En 2023, Saïed serait-il venu à bout de ce dernier bastion démocratique de la région ? Plusieurs éléments nouveaux contredisent cette idée. Principale centrale syndicale tunisienne, l’Union générale tunisienne du travail (UGTT) a entamé un processus de concertation incluant notamment l’ordre des avocats et la ligue des droits de l’homme. Un processus qui rappelle l’initiative du dialogue national de 2013, qui contribua alors à faire sortir le pays de la crise politique dans laquelle il était alors plongé.

Autre fait marquant de ces derniers jours : le réveil d’une opposition enfin unie contre le pouvoir en place. Le 8 janvier, le Front de salut national (FSN), une coalition d’opposition dont fait partie le parti islamo-conservateur Ennahda, est parvenu à tenir un meeting en plein air près de Tunis. Et ce, malgré la volonté des forces policières présentes en nombre pour l’en empêcher.

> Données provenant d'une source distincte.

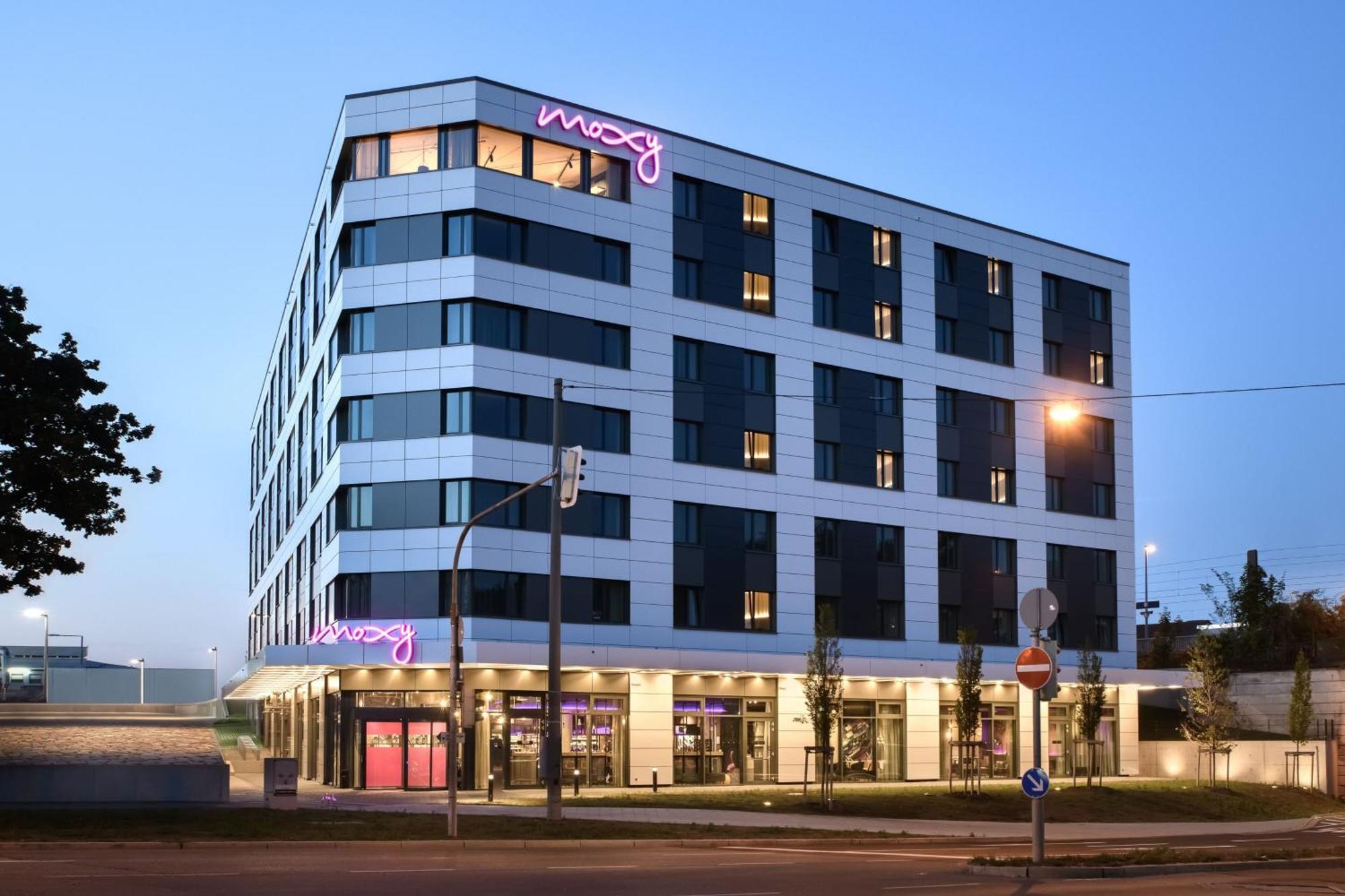 Moxy Stuttgart Feuerbach Hotel ภายนอก รูปภาพ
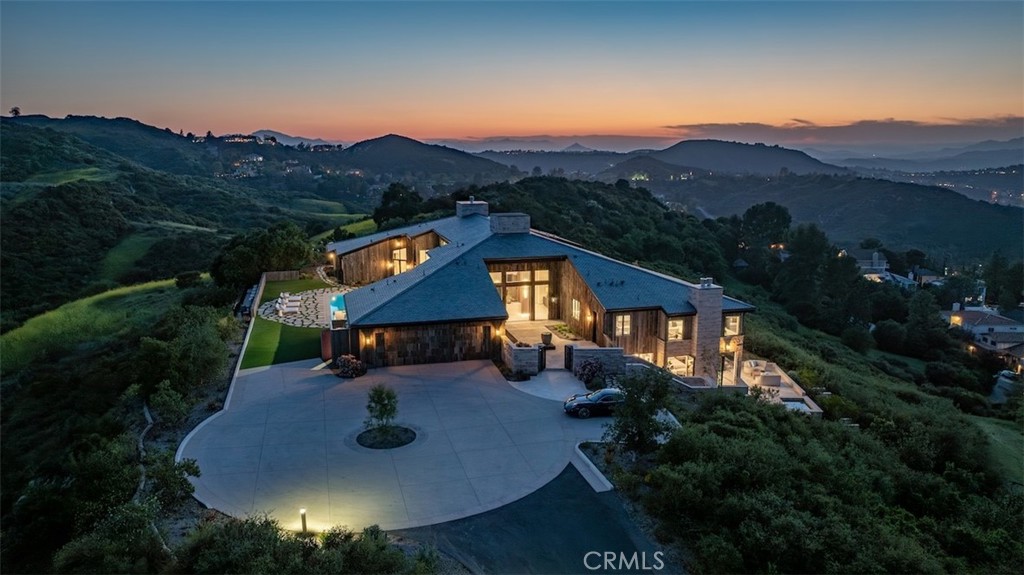 main property photo 50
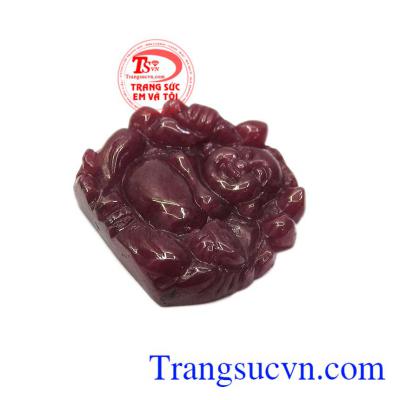 Ruby có nhiều tác dụng trong phong thủy và tác dụng chữa bệnh. Phật di lặc ruby thiên nhiên hoan hỉ
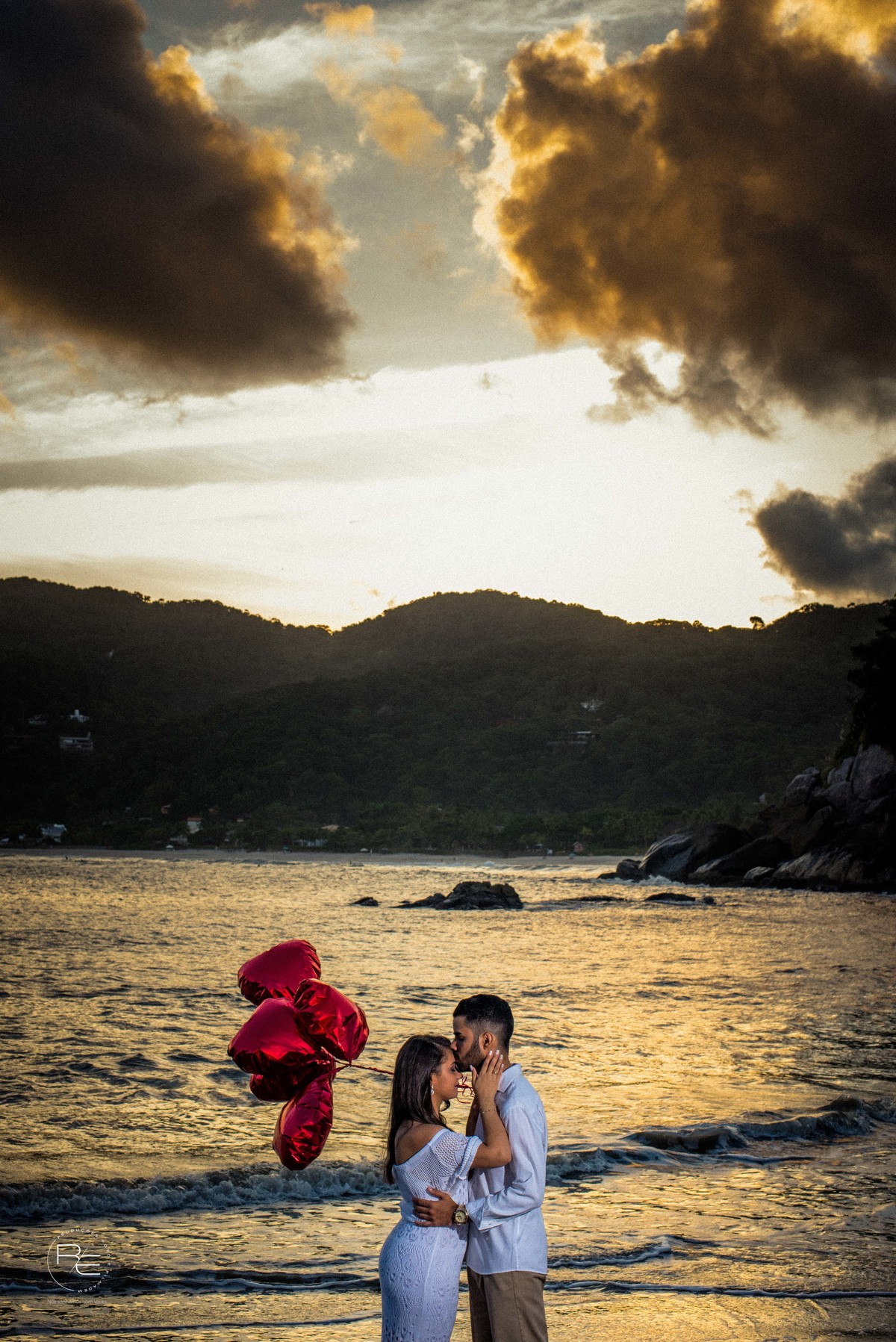 Pre casamento #precasamento Pre wedding #prewedding #ensaionapraia #preweddingnapraia Ensaio na Praia Casal na praia  #pordosol Por do Sol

Troisième élément, et non des moindre : la chute vertigineuse de la popularité de Kaïs Saïed. Faute de sondage probant, elle se mesure à l’écart abyssal entre le score obtenu au deuxième tour de la présidentielle d’octobre 2019 par le président tunisien (72,7 % des suffrages), et la faiblesse de la participation (moins de 8 % des électeurs inscrits) au premier tour de l’élection législative de décembre 2022, décrétée par Saïed pour élire un parlement fantoche. Une pierre dans la chaussure d’un président qui, comme le rappelle le politiste Selim Kharrat, a fondé toute sa légitimité sur le soutien populaire dont il bénéficié au soir de son élection.

Privé de ce soutien, Saïed s’est lancé dans une fuite en avant basée sur la judiciarisation de la vie politique, et la répression de toute contestation grâce aux forces de l’ordre. Mais pourra-t-il seulement compter sur ce système judiciaire qu’il ne cesse d’instrumentaliser ? Le fait que le tribunal ait permis aux avocats d’Ayachi Hamami de plaider des heures durant semble démontrer que l’ensemble de l’appareil judiciaire n’est pas prêt à obéir à la moindre de ses injonctions. Défiance du peuple et de l’UGTT, union de l’opposition, faiblesse de l’économie et discrédit du pouvoir… En 2023, tous les facteurs paraissent réunis pour une contestation massive du pouvoir de Kaïs Saïed.